Superconductivity in the presence of antiferromagnetism for high Tc cuprates

TL;DR

This paper develops a low energy field theory showing that d-wave superconductivity can coexist with antiferromagnetism in underdoped cuprates without affecting the superconducting transition, using a decoupled gauge field approach.

Contribution

It introduces a theoretical framework combining the XY model and Abelian Higgs model to describe coexistence of superconductivity and antiferromagnetism in cuprates.

Findings

Superconductivity and antiferromagnetism can coexist in underdoped cuprates.

Antiferromagnetism does not influence the superconducting transition.

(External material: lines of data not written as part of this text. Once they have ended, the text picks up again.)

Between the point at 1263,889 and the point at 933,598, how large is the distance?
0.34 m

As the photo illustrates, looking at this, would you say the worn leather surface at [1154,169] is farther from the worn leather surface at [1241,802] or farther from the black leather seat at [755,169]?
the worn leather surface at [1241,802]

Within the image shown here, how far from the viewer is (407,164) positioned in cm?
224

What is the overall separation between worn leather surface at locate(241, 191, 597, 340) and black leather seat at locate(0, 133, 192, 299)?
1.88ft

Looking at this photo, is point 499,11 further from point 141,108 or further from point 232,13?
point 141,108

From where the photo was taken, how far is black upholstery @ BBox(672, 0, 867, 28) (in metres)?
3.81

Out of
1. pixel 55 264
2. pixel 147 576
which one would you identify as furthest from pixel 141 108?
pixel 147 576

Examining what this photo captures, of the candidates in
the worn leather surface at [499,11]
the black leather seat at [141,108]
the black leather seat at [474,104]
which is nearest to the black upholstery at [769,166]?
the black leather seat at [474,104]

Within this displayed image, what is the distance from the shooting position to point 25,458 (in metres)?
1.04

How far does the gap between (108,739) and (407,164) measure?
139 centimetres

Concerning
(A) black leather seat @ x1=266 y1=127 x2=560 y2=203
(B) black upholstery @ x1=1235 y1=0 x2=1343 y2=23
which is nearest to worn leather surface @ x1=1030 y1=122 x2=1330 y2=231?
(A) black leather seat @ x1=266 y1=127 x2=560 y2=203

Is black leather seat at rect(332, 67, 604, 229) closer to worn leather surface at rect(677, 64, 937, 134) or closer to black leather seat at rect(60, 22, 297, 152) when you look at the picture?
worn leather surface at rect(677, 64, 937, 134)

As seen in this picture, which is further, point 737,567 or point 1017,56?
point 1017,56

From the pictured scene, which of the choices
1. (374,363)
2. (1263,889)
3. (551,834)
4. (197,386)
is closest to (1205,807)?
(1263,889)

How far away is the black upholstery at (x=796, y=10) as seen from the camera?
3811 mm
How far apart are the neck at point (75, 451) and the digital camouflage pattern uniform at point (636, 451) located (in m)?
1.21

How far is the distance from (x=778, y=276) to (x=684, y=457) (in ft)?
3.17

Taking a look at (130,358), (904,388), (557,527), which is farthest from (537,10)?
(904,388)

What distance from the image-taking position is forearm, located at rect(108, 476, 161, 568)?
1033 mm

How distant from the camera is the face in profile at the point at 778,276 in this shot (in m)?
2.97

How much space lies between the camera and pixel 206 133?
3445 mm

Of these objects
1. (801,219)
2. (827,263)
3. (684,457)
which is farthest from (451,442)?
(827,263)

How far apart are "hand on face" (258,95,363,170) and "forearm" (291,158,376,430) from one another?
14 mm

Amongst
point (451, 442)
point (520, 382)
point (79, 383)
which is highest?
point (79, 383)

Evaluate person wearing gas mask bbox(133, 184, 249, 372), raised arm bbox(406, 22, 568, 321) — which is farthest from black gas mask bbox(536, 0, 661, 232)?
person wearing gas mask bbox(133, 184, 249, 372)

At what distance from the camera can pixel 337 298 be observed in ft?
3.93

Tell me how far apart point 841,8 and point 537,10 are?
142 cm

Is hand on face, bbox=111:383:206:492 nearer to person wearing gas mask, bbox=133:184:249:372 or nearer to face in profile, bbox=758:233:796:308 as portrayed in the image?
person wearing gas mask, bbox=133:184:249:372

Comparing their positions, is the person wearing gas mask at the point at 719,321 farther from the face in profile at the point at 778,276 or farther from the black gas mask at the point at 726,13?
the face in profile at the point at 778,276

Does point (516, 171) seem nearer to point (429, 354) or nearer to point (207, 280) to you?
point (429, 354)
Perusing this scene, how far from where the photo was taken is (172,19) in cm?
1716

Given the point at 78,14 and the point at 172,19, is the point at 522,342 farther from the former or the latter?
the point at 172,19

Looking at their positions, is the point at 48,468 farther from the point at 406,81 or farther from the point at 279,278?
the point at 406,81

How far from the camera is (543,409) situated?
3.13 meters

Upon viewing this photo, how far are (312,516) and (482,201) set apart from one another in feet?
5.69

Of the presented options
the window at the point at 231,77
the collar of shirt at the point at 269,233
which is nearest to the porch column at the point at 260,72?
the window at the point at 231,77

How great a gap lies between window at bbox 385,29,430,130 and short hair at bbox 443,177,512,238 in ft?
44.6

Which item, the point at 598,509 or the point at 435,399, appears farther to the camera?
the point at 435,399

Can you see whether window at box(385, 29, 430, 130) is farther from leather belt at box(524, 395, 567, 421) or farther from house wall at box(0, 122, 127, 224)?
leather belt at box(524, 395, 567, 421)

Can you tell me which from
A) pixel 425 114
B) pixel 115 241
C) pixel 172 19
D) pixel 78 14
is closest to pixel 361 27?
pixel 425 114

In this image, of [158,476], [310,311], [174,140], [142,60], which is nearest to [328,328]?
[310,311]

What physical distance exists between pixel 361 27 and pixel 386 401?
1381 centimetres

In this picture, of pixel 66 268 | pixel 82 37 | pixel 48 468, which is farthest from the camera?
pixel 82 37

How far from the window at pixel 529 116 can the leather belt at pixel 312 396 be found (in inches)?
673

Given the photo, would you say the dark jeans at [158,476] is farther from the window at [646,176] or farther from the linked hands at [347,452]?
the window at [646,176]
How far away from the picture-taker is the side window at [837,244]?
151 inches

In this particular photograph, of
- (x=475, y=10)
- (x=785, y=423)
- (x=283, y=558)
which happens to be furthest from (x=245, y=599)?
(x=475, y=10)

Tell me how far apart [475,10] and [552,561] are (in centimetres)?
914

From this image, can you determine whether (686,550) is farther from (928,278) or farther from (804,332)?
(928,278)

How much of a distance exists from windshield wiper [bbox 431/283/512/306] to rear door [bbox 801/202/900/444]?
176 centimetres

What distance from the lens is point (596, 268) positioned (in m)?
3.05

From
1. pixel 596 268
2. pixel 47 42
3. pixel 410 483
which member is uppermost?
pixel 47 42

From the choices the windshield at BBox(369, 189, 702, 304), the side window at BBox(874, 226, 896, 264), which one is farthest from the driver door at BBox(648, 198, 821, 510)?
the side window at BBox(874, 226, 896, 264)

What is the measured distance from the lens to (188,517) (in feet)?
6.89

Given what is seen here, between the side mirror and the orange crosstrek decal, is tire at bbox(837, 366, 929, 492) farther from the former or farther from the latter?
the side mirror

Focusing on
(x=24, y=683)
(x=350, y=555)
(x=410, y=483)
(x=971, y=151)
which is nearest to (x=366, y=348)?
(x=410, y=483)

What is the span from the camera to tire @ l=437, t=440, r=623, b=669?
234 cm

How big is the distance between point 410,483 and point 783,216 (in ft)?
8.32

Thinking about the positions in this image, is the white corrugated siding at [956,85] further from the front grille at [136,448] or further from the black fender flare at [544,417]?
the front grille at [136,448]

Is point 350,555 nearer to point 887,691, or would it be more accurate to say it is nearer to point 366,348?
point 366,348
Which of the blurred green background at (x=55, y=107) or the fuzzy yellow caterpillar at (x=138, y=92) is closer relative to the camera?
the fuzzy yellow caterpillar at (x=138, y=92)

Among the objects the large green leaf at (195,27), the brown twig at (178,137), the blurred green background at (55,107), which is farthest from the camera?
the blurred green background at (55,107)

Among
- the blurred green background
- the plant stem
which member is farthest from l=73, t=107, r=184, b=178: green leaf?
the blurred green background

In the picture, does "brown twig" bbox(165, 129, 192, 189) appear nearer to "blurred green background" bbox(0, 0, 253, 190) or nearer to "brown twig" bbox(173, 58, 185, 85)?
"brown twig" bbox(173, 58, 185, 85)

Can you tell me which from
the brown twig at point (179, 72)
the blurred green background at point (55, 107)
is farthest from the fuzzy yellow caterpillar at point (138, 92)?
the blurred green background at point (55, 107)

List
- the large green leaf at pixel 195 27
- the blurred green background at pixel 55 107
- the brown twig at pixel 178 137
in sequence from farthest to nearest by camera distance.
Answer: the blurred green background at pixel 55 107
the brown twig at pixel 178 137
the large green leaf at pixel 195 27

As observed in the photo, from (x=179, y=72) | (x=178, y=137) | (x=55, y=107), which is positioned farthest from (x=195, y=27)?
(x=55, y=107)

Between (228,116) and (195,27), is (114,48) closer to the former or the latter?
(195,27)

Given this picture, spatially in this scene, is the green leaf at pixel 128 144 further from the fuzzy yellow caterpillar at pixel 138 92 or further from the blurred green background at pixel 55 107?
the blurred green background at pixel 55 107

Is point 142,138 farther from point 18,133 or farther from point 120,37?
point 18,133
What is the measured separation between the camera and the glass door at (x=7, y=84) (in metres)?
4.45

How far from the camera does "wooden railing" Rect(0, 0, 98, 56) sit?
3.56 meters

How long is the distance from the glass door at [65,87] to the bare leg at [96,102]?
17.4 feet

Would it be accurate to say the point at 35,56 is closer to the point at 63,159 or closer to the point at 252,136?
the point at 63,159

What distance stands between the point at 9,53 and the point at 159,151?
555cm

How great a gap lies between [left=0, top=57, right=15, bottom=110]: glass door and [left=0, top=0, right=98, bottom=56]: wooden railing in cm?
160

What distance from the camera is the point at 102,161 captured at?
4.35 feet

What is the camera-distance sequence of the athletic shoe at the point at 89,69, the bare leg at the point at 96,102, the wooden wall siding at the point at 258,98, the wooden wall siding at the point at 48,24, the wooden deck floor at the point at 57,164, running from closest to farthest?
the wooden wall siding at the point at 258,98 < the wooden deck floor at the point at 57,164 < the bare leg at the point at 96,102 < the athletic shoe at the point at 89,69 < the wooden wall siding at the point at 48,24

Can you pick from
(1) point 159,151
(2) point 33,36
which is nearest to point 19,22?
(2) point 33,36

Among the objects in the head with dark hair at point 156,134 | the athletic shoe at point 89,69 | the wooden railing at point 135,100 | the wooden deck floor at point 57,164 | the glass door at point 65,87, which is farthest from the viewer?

The transition remains in the XY universality class despite coexistence.

Abstract

Using the U(1) holon pair slave boson theory [Phys. Rev. B 64, 052501 2001)], we derive a low energy field theory of dealing with both d-wave superconductivity and antiferromagnetism for underdoped cuprates by constructing both the Cooper pair field and the chargon pair field. In terms of the internal gauge field, the Cooper pair field carries no internal charge while the chargon pair field carries the internal charge. They are decoupled in the low energy limit. This allows us to separately treat the XY model of the Cooper pair field to describe superconductivity and the Abelian Higgs model of the chargon pair field to describe antiferromagnetism in the presence of Dirac fermions at and near the d-wave nodal points. Thus we find that the d-wave superconductivity can coexist with antiferromagnetism and that despite the coexistence, the antiferromagnetism can not affect the superconducting transition, thus allowing the XY universality class in the extreme type II limit.